- Education: B.F.A. Concordia University
- Known for: Tóta tánon Ohkwá:ri (TV series)

= Marion Konwanénhon Delaronde =

Kahnawakeronon director

Marion Konwanénhon Delaronde (born March 23, 1977) is a Kahnawakeronon artist, animator, director and puppeteer. Delaronde is known for her children's series Tóta tánon Ohkwá:ri, a show produced at The Kanien'kehá:ka Onkwawén:na Raotitióhkwa Language and Cultural Center (KORLCC) in Kahnawake. She is also the director of the Eastern Connections Film Festival, an Indigenous community run film festival which began in 2013. She is an advocate for the revitalization of the Kanien'kéha language and uses her creative projects to help her community further develop and promote learning the language. Marion is also a scholar and holds degrees from Concordia University. Over the years she have developed a portfolio that includes animated films, books, masterclasses and workshops.

== Biography ==
Marion Konwanénhon Delaronde is a Kanien'kéha (Mohawk) artist and director from Kahnawà:ke. She created an initiative called Teioiaks in 1999, which aimed to help local youth make short films. In 2004, she graduated from the Kanien’kéha Ratiwennahní:rats program from the KORLCC, a program geared towards enhancing adults in their fluency in the Kanien'kéha Language. She has a college diploma in languages and literature and a B.F.A. in Film Animation from Concordia University. Delaronde is the producer of the T.V. show Tóta tánon Ohkwá:ri and has been running the project for over a decade. She's co-host of a radio show on 103.7 FM for second language Kanien’kéha learners, which is entirely in the Mohawk language called Tewawennakará:tats. Delaronde has worked on the animated features The Lost World(2002) and Without a Whisper: KONNON- KWE (2020). Through her work and assisted work on films, Delaronde created the Eastern Connections Film Festival in Kahnawake. Marion is currently studying at Concordia University, enrolled in the Foundations of Science Certificate Program. In August 2023, as part of the Presence Autochtone Festival, she gave a masterclass on "community production in the original language." This class was presented by The Indigenous Screen Office and was held at The National Film Board in Montreal.

== Works ==
Tóta tánon Ohkwá:ri (TV Series) - Delaronde is the art director for the children's series and also voices many of the characters in the show. She voices the main character Ohkwá:ri, a young boy who enjoys spending time with his grandmother and their adventures, they teach lessons about healthy living, cooking, and traditional practices. The show currently is in its 18th season and uses comedy, puppeteering and hand drawn elements within the show. She first began the project by applying for a job at The Kanien'kehá:ka Onkwawén:na Raotitióhkwa Language and Cultural Center as a position for an art director for the show. It was at this moment the gears began to turn and Marion found inspiration from The Muppets show. She saw the creativity in an ensemble cast of puppets and quickly began working on the main character of the show Tóta, which means grandmother in Kanien'kéha. She later began to find inspiration from people in her everyday life in Kahnawake.

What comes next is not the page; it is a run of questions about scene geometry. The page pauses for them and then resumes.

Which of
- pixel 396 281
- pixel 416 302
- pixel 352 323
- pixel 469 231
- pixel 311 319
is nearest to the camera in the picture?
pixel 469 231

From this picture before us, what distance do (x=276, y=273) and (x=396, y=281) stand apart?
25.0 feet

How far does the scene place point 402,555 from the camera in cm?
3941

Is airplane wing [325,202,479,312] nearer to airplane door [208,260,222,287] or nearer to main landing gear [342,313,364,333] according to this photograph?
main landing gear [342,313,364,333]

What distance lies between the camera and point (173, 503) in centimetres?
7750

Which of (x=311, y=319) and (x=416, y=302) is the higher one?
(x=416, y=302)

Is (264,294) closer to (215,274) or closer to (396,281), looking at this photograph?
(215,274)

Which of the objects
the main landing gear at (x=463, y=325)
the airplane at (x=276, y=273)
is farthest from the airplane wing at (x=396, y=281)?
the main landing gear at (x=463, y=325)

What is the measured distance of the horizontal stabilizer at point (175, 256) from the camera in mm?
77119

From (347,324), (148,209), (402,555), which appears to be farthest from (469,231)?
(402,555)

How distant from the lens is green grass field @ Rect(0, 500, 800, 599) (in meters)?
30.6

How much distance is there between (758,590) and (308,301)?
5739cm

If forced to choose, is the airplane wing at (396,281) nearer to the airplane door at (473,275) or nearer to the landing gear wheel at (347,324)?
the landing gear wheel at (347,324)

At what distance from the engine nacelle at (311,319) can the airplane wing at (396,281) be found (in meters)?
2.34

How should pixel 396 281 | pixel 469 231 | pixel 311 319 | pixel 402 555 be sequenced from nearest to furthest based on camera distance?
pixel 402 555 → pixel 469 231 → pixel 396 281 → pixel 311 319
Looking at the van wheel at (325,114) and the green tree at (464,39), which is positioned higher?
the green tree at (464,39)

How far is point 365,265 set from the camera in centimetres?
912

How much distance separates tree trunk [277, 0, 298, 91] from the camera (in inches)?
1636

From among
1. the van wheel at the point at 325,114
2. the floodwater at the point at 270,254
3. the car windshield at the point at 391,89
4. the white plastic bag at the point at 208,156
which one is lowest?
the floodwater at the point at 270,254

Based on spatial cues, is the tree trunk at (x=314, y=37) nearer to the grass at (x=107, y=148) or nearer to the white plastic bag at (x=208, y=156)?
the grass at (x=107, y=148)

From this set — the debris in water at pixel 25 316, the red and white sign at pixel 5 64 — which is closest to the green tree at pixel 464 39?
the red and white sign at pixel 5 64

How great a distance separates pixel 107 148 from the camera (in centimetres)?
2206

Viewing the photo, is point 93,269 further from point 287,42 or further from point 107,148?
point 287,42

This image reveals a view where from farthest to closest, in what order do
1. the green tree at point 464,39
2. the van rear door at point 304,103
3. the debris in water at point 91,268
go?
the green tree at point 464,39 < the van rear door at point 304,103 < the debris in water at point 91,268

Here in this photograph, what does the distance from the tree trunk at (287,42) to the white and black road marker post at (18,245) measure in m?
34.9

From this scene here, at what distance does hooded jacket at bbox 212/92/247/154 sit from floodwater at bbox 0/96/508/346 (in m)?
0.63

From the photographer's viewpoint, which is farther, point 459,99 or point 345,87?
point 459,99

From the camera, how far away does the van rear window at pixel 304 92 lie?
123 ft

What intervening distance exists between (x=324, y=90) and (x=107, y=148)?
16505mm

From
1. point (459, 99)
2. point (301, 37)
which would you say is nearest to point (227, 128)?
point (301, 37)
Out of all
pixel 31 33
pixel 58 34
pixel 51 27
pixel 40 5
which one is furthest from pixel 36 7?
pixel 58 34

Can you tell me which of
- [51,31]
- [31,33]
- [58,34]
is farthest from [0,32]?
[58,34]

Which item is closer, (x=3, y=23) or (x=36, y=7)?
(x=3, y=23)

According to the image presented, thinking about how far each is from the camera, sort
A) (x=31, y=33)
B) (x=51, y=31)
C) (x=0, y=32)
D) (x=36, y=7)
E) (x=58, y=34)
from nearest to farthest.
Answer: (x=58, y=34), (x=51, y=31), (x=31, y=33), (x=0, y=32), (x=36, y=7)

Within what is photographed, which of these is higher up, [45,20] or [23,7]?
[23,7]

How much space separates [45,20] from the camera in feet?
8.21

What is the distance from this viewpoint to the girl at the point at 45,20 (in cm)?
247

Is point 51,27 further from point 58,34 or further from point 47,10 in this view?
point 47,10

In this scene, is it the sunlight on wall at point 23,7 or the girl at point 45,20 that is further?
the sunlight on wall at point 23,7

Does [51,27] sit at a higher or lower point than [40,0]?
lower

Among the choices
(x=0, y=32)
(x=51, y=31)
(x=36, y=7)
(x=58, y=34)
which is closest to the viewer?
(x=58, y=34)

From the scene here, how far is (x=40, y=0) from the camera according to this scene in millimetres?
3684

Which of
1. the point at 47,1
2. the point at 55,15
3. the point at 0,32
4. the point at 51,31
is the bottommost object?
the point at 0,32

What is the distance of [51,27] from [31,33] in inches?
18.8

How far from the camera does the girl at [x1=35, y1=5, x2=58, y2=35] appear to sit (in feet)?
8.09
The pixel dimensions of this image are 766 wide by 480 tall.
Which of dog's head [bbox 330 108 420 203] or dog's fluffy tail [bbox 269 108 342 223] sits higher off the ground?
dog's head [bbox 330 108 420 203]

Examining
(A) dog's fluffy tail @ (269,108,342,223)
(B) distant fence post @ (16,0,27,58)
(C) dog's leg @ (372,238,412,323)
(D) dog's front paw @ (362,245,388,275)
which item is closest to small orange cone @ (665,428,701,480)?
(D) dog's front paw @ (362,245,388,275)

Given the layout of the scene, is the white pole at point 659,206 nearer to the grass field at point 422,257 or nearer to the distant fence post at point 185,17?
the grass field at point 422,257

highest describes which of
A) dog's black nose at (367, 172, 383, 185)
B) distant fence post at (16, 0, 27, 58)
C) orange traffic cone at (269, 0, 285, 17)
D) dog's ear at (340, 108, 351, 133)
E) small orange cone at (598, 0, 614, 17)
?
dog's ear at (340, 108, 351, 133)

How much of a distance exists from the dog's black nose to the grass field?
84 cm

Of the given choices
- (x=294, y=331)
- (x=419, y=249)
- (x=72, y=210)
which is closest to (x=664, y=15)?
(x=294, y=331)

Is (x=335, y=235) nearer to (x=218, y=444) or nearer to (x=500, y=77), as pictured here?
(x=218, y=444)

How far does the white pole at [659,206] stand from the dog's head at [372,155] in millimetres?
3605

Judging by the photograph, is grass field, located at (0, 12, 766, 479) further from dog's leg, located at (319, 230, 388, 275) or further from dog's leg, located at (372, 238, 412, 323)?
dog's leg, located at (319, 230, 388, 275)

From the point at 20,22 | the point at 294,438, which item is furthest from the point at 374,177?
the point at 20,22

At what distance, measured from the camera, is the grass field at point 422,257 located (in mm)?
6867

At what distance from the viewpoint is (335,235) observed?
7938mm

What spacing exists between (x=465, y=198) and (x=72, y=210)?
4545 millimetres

The Eastern Connections Film Festival (2011–Present) - Delaronde is the director of The Eastern Connection Film Festival in Kahnawake. The festival takes place annually in Kahnawake, it has previously taken place in Kahnawake's Legion Hall. The film festival is a collaboration with The Montreal's First Peoples Festival and The Kanien'kehá:ka Onkwawén:na Raotitióhkwa Language and Cultural Center (KORLCC.) During the festival films are screened accompanied by panel discussions and presentations from invited guests in the Indigenous film industry. The festival usually runs for two days, screening films during the day and at night. Previous editions of the festival have featured artists Devery Jacobs, Kaniehtiio Horn, Sterlin Harjo, Leo Koziol, Alanis Obomsawin and more.
Backyard Birds of Kahnawake (Book) - In 2022 she produced a field guide of local birds in the Kahnawake area. This field guide featured a puppet character made by Marion and a part of the Tóta tánon Ohkwá:ri series. This book is a collaboration with The Kanien’kehà:ka Onkwawén:na Raotitióhkwa Language and Cultural Center (KORLCC) and the Kahnawà:ke Environment Protection Office (KEPO). The project was also funded by the American Association for the Advancement of Science (AAAS).